In bookspider.py I have:
from typing import Iterable
import scrapy
from scrapy.http import Request
class BookSpider(scrapy.Spider):
name = None
def start_requests(self) -> Iterable[Request]:
yield scrapy.Request("https://books.toscrape.com/")
def parse(self, response):
books = response.css("article.product_pod")
for book in books:
yield {
"name": self.name,
"title": book.css("h3 a::text").get().strip(),
}
In test_bookspider.py I have:
import json
import os
from pytest_twisted import inlineCallbacks
from scrapy.crawler import CrawlerRunner
from twisted.internet import defer
from bookspider import BookSpider
@inlineCallbacks
def test_bookspider():
runner = CrawlerRunner(
settings={
"REQUEST_FINGERPRINTER_IMPLEMENTATION": "2.7",
"FEEDS": {"books.json": {"format": "json"}},
"TWISTED_REACTOR": "twisted.internet.asyncioreactor.AsyncioSelectorReactor",
# "TWISTED_REACTOR": "twisted.internet.selectreactor.SelectReactor",
}
)
yield runner.crawl(BookSpider, name="books")
with open("books.json", "r") as f:
books = json.load(f)
assert len(books) >= 1
assert books[0]["name"] == "books"
assert books[0]["title"] == "A Light in the ..."
os.remove("books.json")
defer.returnValue(None)
With "TWISTED_REACTOR": "twisted.internet.asyncioreactor.AsyncioSelectorReactor"

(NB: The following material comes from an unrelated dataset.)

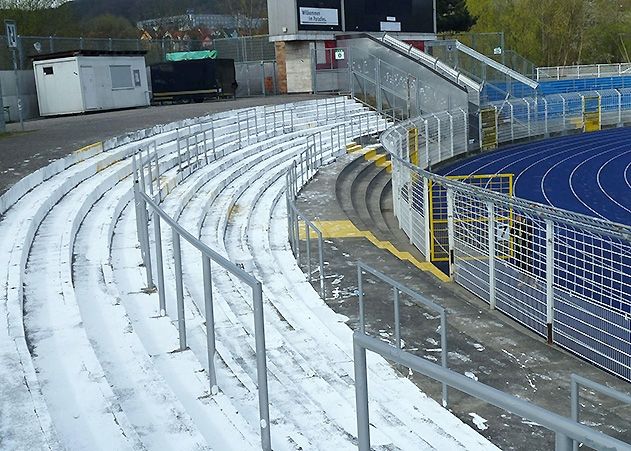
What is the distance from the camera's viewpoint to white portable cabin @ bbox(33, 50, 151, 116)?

uncommented I get the following error:
Exception: The installed reactor (twisted.internet.selectreactor.SelectReactor) does not match the requested one (twisted.internet.asyncioreactor.AsyncioSelectorReactor)

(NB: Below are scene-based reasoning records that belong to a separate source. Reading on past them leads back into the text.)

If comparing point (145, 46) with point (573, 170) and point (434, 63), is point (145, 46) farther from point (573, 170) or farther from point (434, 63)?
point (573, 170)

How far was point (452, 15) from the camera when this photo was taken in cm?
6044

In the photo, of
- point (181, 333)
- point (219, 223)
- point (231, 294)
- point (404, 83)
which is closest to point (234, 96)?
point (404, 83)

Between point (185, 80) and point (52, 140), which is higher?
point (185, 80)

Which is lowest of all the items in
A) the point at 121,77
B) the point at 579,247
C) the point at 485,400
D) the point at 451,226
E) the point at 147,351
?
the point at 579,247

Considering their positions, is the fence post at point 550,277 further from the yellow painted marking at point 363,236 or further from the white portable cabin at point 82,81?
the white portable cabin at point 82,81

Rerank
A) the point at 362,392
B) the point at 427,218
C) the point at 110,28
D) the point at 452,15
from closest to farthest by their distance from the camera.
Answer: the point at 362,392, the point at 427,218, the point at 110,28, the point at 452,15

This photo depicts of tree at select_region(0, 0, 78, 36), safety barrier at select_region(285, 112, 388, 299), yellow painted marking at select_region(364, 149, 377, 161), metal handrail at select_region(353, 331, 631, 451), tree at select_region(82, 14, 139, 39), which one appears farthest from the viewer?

With "TWISTED_REACTOR": "twisted.internet.selectreactor.SelectReactor"
uncommented my test passes.
Can anyone explain this behaviour and more broadly how to test CrawlerRunner or CrawlerProcess with pytest?
If you use pytest-twisted
you need to tell it to install an appropriate reactor by passing --reactor=asyncio
to your pytest command, otherwise it will install the default reactor. See https://github.com/pytest-dev/pytest-twisted#using-the-plugin
how to test CrawlerRunner or CrawlerProcess with pytest?
You shouldn't use CrawlerProcess
in things like pytest tests, because it will start and stop the reactor for you. If you really need to test those you should write tests that use a single process per a CrawlerProcess
invocation.